"Gosto do Botafogo. Não há na Terra clube mais dostoievskiano"
Utilizo uma frase clássica do jornalista e dramaturgo Nelson Rodrigues porque vejo de forma positiva o início da CPI da Manipulação de Jogos e Apostas Esportivas, que começou para valer nesta semana no Senado. E o primeiro a prestar depoimento foi justamente o empresário John Textor, dono do Botafogo, e maior crítico da atualidade da arbitragem no futebol brasileiro.
Como era de se esperar, com o clubismo aflorado, torcedores rivais trataram de tentar desqualificar as palavras ditas por Textor. O discurso do cartola, no entanto, precisa ser respeitado. Primeiro porque o Brasil vive um momento extrema relevância: o de expansão das apostas esportivas. É um mercado bilionário que, se não for devidamente fiscalizado, pode se tornar um terreno fértil para o crime. Se pegarmos a milícia, por exemplo, que se instalou no poder público do Rio de Janeiro, por que, então, a maior paixão do brasileiro estaria imune aos malfeitos?

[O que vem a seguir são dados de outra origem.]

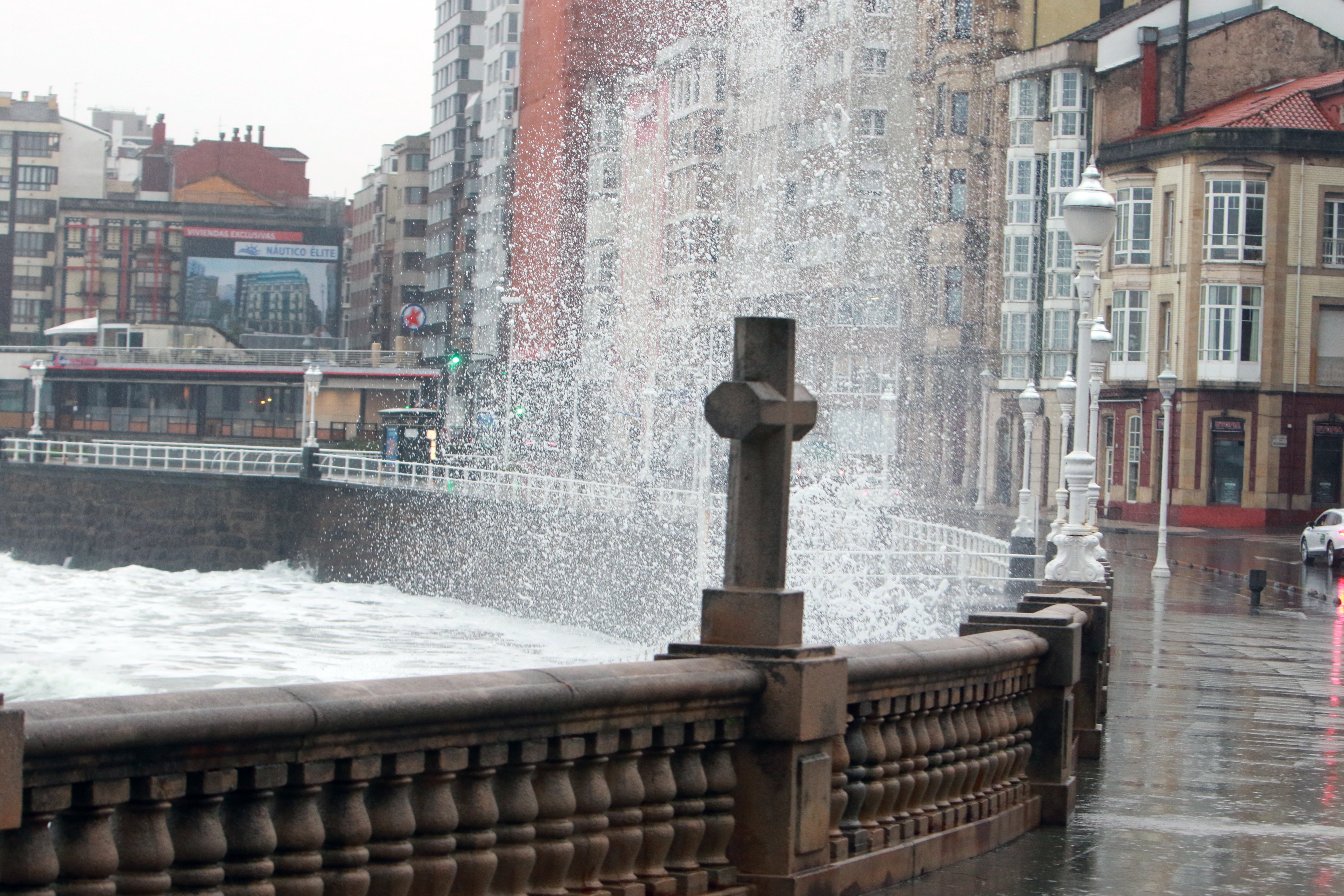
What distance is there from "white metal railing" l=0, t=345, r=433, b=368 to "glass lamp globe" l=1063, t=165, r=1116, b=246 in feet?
270

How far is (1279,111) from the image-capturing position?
5788 cm

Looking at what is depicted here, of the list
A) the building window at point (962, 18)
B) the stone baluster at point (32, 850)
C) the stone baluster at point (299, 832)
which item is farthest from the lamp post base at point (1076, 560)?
the building window at point (962, 18)

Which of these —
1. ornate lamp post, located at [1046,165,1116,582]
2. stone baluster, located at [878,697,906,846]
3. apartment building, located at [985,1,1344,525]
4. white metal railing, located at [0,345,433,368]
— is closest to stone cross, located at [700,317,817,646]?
stone baluster, located at [878,697,906,846]

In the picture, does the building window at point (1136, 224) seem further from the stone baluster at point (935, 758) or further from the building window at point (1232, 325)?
the stone baluster at point (935, 758)

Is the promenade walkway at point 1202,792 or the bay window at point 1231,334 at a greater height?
the bay window at point 1231,334

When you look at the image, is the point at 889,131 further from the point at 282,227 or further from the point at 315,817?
the point at 315,817

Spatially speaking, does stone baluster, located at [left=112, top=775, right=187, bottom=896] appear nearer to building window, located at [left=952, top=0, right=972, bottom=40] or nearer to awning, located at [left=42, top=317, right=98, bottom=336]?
building window, located at [left=952, top=0, right=972, bottom=40]

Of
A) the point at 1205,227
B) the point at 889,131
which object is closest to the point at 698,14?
the point at 889,131

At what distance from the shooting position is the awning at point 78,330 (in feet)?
372

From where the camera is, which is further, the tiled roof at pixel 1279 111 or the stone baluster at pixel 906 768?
the tiled roof at pixel 1279 111

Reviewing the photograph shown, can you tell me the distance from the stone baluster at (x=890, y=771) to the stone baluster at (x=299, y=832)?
10.2 ft

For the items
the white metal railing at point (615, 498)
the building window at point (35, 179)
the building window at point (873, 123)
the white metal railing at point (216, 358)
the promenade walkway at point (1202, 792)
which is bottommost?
the promenade walkway at point (1202, 792)

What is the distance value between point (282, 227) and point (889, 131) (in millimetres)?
62494

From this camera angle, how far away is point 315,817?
479cm
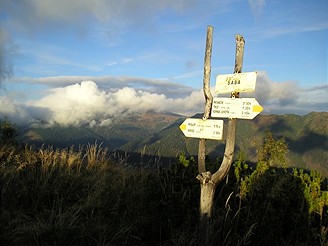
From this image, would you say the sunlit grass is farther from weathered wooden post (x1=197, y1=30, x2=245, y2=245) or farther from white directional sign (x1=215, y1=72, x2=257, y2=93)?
white directional sign (x1=215, y1=72, x2=257, y2=93)

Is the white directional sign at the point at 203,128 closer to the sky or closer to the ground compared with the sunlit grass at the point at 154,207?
closer to the sky

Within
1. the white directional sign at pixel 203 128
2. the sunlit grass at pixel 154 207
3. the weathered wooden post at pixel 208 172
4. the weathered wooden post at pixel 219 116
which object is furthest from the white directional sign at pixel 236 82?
the sunlit grass at pixel 154 207

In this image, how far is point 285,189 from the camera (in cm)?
675

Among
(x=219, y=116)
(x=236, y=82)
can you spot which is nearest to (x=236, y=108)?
(x=219, y=116)

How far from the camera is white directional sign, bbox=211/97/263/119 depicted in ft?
17.5

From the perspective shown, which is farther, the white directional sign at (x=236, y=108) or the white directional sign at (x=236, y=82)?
the white directional sign at (x=236, y=82)

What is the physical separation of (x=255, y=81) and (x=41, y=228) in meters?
4.21

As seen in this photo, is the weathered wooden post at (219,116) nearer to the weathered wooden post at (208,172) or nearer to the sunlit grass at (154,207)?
the weathered wooden post at (208,172)

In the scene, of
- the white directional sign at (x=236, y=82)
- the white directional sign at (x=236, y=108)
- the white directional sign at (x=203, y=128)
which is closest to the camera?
the white directional sign at (x=236, y=108)

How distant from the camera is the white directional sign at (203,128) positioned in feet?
18.5

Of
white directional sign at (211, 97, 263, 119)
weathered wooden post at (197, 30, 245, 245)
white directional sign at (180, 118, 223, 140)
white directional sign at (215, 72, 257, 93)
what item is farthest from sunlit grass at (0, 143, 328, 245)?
white directional sign at (215, 72, 257, 93)

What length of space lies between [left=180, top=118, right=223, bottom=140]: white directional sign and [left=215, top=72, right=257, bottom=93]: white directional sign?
0.62m

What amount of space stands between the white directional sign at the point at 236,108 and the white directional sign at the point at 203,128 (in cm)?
18

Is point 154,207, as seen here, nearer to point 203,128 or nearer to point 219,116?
point 203,128
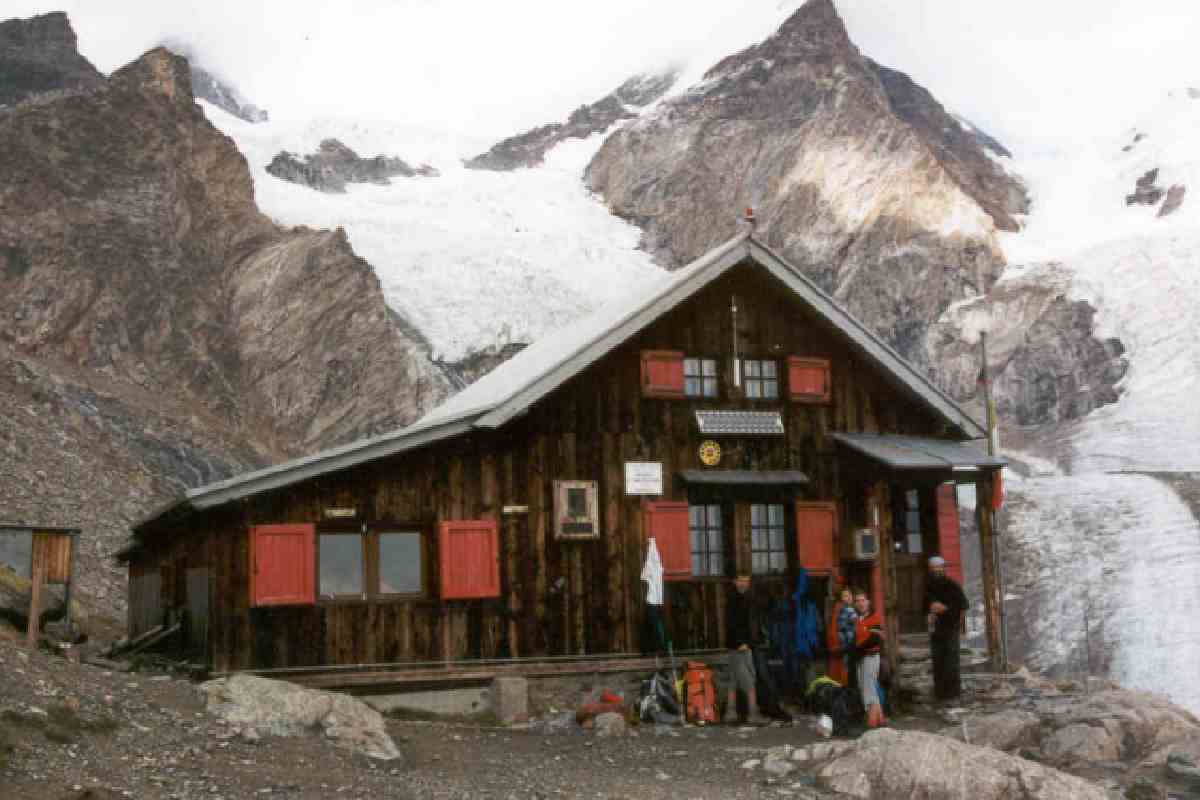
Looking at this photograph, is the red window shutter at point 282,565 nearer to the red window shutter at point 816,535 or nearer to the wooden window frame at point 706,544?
the wooden window frame at point 706,544

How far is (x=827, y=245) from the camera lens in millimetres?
105062

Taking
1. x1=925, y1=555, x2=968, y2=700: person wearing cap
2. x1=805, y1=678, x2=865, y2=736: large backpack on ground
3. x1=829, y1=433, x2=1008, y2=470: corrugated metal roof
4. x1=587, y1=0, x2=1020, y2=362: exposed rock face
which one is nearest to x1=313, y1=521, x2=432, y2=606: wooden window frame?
x1=805, y1=678, x2=865, y2=736: large backpack on ground

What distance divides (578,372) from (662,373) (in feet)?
5.24

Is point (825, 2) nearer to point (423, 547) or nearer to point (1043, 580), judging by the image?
point (1043, 580)

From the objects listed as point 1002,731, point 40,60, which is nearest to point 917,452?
point 1002,731

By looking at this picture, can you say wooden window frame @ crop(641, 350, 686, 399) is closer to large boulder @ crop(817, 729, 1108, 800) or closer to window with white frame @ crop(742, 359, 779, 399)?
window with white frame @ crop(742, 359, 779, 399)

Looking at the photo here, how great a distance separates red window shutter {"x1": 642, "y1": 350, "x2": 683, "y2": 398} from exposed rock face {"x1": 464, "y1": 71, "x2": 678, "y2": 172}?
120m

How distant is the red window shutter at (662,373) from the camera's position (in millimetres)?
18125

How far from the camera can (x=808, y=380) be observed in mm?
19094

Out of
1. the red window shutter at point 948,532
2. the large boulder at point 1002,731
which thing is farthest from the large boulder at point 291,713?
the red window shutter at point 948,532

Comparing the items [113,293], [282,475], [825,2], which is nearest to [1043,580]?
[282,475]

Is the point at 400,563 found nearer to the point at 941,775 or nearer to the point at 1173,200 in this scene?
the point at 941,775

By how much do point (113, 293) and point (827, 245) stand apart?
63.8 meters

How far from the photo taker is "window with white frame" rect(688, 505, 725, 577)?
1819cm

Dessa forma, a CPI assume um papel fundamental na defesa da integridade do futebol. Em sessão secreta com os senadores, Textor apresentou informações reservadas que precisam ser apuradas com rigor e imparcialidade. Denúncias essas que foram feitas anteriormente à CBF e ao Superior Tribunal de Justiça Desportiva (STJD) e que acabaram arquivadas em uma canetada. Não soa estranho? Mesmo que sejam questionadas por alguns, não era o caso de se encaminhar ao Ministério Público ou à Polícia Federal para uma apuração mais aprofundada?
Antes de se fazer chacota com o Textor, em tom jocoso sobre a perda do Campeonato Brasileiro do ano passado, é fundamental que se investigue e convoque árbitros, jogadores e dirigentes sob suspeita. Se nada for provado, ok. Mas é fundamental dar voz a todos. Deputados e senadores repetem a todo instante que "sabe-se como começa uma CPI, mas nunca como termina". Depoimentos como o de Pedro Collor (caso PC Farias), do caseiro Francenildo (Bingos) ou de Duda Mendonça (Mensalão) não estavam previstos no início das investigações no Congresso, mas acabaram se tornando símbolos de CPIs.
Por isso, mesmo sendo um palco político, vejo que a CPI do Senado poderá servir para melhorar o futebol brasileiro. Torná-lo mais justo e transparente. E quem sabe avançar sobre um tema que fica à margem do debate: a profissionalização da arbitragem. Se os juízes e auxiliares que atuam no VAR desempenham um papel fundamental nas partidas, por que não dar qualificação, remuneração e respeito profissional tal qual um jogador ou um treinador?
Ninguém deve temer ou criticar uma CPI antecipadamente. A não ser que tenha culpa no cartório ou medo de saber a verdade.